The financial statement indicated that accounts in euros and dollars, overseen by the Central Bank of Nigeria (CBN) and the National Identity Management Commission (NIMC), received funds from international backers.

During the period ending on December 31, 2023, NIMC received $2.538 million, while CBN received €3.03 million.

These accounts facilitated project activities by converting the funds to naira through the CBN Autonomous Foreign Exchange Market and depositing the equivalent amount into NIMC’s naira drawdown accounts for the Project Implementation Unit.

The report stated, “The project’s transactions were carried out in local currency during the period. A foreign exchange gain of N8,607,679,554.68 was recognized.”

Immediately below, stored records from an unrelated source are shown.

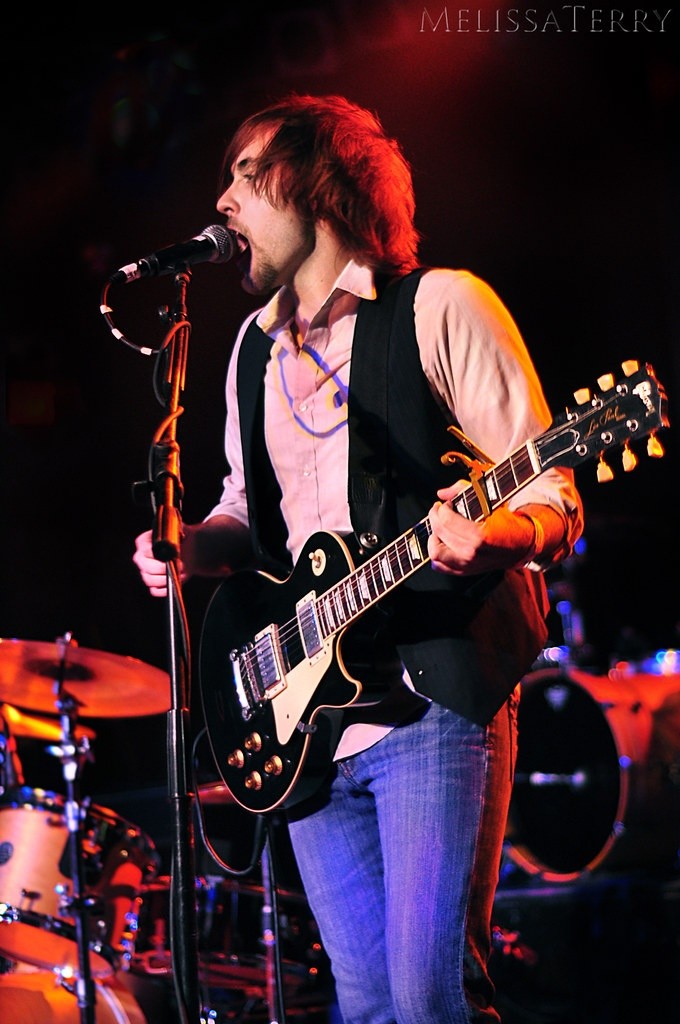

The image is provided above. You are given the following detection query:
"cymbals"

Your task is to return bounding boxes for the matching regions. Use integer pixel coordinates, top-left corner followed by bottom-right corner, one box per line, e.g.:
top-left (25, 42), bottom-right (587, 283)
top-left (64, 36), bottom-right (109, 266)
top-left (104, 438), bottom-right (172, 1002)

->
top-left (0, 637), bottom-right (171, 718)
top-left (0, 702), bottom-right (96, 743)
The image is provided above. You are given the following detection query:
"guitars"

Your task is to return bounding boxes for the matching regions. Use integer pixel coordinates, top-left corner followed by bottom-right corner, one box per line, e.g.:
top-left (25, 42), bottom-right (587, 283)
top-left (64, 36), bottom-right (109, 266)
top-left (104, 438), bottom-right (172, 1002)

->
top-left (201, 360), bottom-right (669, 817)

The financial report revealed that the dollar exchange rate rose from N448.05 at the beginning of the year to N898.8 by year-end. Similarly, the euro exchange rate increased from N478.3 to N993.9 during the same period.

The naira devaluation has boosted NIMC’s funding, with exchange rates now set at N1,600/$1 and N1,750/€. This increased funding will help NIMC complete pending project tasks, ultimately fortifying the project’s infrastructure and enhancing its efficiency.

As of June 2024, the project’s disbursement rate stood at 37.37%, as reported by the Bretton Woods Institute, signifying that only $160.7 million of the $430 million budget has been utilized.

To achieve full disbursement and meet project objectives, the bank has recently announced a restructuring and extension of the project until 2026, originally planned to conclude on June 30, 2024.

This decision follows warnings from the French Development Agency and the European Investment Bank to withdraw funding if the World Bank ceases to oversee the project’s implementation.

Nigeria has encountered difficulties in meeting project targets, including the issuance of 148 million National Identification Numbers (NINs) by June 2024.

As of May, the number of NINs had risen to 107.34 million, according to NIMC Director-General, Abisoye Coker-Odusote.

In its July project restructuring document, the World Bank disclosed that Nigeria had not fulfilled a crucial condition for further funding disbursement.

Specifically, the Bank highlighted the need for the Nigerian government to amend the NIMC Act to establish an inclusive and non-discriminatory legal framework, a requirement that remains pending.

The Nigerian Senate has progressed with a bill to revoke the National Identity Management Commission Act of 2007, advancing it to the second reading stage last month.

Proposed by Deputy Senate President Barau Jibrin, the legislation aims to enhance the efficiency and inclusivity of the country’s identity management system by introducing comprehensive provisions aligning with global standards and updating existing regulations.